Co-written by Nora Ammann and Konrad Seifert.

undefined @ 2018-08-09T22:30 (+5)

I think this is quite useful, thanks for posting it publicly.

Based on CZEA experience, this seems similar to what we converged at - basically

An interesting difference seem to be in the approach to workshops, where we have not much tried something small (~8h - and it was more a series of talks than a workshop) but we tried Fri-Sun retreat.

undefined @ 2018-08-19T16:20 (+1)

Thanks for posting this! I like the model you have proposed. It seems like your group hosts many events throughout the year, and I am curious about a few statistics to help calibrate the usefulness of this model to EA Madison: 1) Size of public events 2) Number of members 3) Number of people in the core 4) Frequency of events

We have a smaller group (roughly 6 - 10 regular attendees) that can attract larger numbers for Giving Games, and I am trying to determine how we can grow it into a larger group with more regular events like you describe.

undefined @ 2018-08-20T10:27 (+1)

Hey Josh, Relevant question, thanks!

1) Our public meetups attract 15-30 people, varying with the theme. Sometimes there are a lot of newbies/random people.

2) We currently have 83 members, our growth seems likely to continue at ~20ppl/quarter but we expect only 20-50% to become regulars and only around 10-30% to become actively involved beyond attending a meetup here and there. We currently don't have data on how many people really stay around for more than a year - we have now introduced an annual member status renewal.
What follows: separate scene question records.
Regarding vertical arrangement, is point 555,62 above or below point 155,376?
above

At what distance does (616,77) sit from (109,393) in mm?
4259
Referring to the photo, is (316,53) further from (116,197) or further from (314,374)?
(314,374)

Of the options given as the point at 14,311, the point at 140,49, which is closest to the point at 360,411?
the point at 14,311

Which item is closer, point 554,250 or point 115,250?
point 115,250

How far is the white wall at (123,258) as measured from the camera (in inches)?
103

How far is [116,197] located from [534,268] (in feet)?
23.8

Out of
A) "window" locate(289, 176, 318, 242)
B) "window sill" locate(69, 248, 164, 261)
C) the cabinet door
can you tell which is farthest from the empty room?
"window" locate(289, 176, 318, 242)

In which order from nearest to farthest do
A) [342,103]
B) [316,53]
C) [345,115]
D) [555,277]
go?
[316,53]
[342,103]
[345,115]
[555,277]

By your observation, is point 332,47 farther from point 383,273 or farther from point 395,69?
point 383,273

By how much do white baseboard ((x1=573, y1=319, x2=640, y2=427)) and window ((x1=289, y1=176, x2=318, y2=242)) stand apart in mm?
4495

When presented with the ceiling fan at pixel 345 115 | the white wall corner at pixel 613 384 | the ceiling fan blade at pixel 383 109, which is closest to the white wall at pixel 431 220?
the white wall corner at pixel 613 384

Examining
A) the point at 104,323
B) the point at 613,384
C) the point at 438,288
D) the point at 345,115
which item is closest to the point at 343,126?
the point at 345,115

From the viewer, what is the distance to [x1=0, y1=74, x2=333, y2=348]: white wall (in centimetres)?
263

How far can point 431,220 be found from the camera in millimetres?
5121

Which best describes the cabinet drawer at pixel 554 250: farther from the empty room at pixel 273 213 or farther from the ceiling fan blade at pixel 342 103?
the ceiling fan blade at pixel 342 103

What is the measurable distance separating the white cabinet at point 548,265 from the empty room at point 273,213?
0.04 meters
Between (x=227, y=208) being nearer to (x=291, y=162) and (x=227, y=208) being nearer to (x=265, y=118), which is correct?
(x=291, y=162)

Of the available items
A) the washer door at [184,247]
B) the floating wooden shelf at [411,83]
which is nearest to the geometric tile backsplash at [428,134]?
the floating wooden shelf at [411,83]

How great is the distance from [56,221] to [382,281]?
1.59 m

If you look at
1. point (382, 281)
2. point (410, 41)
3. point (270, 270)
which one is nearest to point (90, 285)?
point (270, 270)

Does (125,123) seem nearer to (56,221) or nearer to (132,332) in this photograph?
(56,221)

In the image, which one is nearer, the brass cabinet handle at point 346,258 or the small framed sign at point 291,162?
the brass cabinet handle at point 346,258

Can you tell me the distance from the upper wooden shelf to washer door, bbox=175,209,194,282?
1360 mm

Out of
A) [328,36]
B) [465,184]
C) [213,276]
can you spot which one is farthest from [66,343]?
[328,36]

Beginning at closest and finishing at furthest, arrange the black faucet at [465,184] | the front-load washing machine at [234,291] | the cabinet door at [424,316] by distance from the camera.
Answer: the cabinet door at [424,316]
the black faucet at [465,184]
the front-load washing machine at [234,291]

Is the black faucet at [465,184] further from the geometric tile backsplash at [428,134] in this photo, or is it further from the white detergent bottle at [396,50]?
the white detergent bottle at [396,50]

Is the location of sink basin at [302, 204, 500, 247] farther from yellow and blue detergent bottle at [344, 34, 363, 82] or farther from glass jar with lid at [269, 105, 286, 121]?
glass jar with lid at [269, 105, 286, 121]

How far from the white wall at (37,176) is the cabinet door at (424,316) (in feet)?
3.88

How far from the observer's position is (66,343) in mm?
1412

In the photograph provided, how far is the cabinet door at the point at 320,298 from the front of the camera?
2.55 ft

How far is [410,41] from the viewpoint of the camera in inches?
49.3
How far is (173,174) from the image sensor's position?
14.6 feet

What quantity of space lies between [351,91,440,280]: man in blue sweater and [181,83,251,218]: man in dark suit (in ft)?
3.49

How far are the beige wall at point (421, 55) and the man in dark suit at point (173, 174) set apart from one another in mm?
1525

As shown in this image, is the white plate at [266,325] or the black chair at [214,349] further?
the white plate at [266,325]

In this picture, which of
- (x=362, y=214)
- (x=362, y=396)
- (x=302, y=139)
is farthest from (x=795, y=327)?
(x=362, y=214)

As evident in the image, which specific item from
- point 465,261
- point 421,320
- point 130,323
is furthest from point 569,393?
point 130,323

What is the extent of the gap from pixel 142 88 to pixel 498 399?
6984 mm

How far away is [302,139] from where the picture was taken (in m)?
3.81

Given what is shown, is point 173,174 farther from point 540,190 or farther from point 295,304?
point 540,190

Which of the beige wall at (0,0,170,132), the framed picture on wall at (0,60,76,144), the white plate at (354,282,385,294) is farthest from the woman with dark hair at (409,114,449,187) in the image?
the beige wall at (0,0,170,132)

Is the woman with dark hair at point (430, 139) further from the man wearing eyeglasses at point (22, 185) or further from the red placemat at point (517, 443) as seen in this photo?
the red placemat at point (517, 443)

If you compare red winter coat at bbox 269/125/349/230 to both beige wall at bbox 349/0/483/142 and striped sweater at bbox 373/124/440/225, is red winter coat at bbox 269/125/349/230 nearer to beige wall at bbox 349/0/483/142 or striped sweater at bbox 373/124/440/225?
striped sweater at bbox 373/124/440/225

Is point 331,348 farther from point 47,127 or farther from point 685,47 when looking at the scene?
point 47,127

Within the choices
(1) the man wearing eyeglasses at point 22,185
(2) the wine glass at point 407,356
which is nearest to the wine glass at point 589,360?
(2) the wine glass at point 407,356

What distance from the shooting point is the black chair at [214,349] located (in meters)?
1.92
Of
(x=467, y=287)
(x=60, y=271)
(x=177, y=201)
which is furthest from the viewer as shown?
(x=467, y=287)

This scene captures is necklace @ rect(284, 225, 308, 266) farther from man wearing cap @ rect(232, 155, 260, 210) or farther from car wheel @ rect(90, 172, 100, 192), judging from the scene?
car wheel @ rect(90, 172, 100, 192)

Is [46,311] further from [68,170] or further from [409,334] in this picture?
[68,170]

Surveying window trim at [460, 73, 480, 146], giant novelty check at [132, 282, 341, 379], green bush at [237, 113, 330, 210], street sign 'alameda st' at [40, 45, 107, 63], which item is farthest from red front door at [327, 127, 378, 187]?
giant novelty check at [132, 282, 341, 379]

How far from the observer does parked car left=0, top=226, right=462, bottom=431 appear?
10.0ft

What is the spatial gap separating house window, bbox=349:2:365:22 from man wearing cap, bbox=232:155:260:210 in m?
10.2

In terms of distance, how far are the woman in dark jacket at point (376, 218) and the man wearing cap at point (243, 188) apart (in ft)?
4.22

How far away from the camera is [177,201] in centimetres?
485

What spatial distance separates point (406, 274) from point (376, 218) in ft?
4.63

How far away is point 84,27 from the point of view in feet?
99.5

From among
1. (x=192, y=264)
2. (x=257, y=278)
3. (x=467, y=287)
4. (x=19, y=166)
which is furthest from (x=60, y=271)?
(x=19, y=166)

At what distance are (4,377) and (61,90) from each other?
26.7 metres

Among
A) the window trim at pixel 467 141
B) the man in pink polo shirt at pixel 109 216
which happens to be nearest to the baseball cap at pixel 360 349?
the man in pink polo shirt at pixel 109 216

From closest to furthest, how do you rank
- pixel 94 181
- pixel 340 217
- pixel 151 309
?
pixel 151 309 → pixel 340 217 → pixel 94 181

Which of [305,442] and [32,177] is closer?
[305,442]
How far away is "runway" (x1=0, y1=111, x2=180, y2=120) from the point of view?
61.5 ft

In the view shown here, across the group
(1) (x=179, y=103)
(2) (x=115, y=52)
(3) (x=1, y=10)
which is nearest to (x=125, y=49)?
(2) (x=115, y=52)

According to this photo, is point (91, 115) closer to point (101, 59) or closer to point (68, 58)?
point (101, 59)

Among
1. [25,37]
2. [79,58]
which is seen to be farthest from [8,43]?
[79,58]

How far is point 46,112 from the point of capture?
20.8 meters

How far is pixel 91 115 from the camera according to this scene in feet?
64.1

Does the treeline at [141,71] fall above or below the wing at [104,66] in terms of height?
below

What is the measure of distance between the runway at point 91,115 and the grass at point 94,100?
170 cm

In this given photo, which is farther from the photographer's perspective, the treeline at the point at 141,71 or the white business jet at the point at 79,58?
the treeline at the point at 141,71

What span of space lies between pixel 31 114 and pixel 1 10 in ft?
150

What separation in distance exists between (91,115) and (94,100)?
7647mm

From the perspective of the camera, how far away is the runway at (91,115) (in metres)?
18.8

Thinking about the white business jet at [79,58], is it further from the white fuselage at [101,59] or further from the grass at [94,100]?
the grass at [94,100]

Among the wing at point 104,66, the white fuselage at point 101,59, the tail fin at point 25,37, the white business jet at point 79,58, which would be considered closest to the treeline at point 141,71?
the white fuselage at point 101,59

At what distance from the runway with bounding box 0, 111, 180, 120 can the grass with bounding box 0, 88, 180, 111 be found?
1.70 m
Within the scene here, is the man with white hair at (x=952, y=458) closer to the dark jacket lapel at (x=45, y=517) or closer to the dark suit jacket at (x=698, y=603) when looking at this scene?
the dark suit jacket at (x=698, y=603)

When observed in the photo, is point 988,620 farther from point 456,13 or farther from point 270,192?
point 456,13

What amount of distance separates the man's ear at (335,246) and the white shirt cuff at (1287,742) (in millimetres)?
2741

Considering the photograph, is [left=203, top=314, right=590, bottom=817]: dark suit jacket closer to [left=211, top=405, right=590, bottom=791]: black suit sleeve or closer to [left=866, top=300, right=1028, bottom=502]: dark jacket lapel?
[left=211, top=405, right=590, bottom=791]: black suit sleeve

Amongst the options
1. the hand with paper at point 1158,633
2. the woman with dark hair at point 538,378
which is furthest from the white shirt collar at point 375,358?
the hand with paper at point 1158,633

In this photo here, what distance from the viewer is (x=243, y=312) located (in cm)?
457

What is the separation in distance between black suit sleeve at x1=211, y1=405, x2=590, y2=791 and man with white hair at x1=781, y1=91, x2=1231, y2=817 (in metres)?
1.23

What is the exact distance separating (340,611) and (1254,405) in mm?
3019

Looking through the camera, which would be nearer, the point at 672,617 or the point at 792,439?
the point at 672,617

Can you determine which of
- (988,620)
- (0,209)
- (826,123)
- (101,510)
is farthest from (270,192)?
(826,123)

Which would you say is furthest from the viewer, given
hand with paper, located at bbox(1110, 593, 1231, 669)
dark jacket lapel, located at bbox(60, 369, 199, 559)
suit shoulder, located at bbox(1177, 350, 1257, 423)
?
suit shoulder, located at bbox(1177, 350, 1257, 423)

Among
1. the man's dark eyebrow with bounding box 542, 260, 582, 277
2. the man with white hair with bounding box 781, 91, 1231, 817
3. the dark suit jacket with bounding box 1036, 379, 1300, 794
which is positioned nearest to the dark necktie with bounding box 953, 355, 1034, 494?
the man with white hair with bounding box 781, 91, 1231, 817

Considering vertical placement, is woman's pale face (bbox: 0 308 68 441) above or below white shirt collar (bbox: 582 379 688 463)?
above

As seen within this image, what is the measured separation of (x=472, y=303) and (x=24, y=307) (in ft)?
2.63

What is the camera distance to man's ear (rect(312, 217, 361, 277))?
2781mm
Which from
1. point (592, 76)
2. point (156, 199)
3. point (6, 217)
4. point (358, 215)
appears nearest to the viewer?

3) As we will run our first advanced workshop next week, this number is currently at 15 only (people actively involved whom we know have the knowledge already). We expect it to go up 2-4 fold until the end of this year and then grow more linearly.

4) We have:

  • 1 public and 1 non-public themed social each month
  • During semesters, monthly intro and advanced workshops
  • One of our student groups has weekly meetups during semesters and runs an intro seminar
  • We aim for monthly discussion dinners, this is less fixed though
  • We meet monthly with our self-improvement group and have bi-weekly open individual debugging/training/planning/gettingshitdone sessions
  • 1-on-1s are usually at around 1-3/week per FTE, but there are weeks with double that in Fall and Spring
  • Sub-communities and working groups have had similar monthly rhythms so far (hard to say because we only properly started those in May)
  • We seem to have a co-organised introductory event once a quarter
markus_over @ 2019-09-01T10:11 (+1)

Hi Konrad,

given your comment is now a year old, could you very briefly provide an update of whether anything significantly changed since then (maybe there are some updates to how you run EA Geneva that wouldn't justify an entire new post, but are still noteworthy)?

Also I'd be interested to know how close the growth assumptions were, and whether your member count and advanced workshop participation went up roughly as you expected.

This whole post seems very valuable by the way, so thank you!

konrad @ 2021-02-22T16:59 (+2)

Hi Markus, only just saw this, sorry! 

Might still be helpful: you can find somewhat more extensive answers in our annual reports.

In short:

We have quite good engagement data now, since starting a zulip chat server, allowing better tracking of activity. We have stopped running individual workshops and replaced them with a standardized intro seminar series and a personalized fellowship program.

The core group of heavily-involved individuals is still growing: >30 people now, which is more than double what we had at the time of the previous comment. With 10-20 core members a year leaving, we have to have 20-30 new core members each year to keep up the growth, which is within the bounds of my growth projections for the most engaged member segment (people who join our fellowship). 

I suspect growth will start stagnating in 0.5-2 years and deepening engagement will remain the main focus of staff, as it has been more and more so for the past ~1.5 years. This is because the community size is becoming more self-sustaining, due to a critical mass of people who provide organic outreach and retention.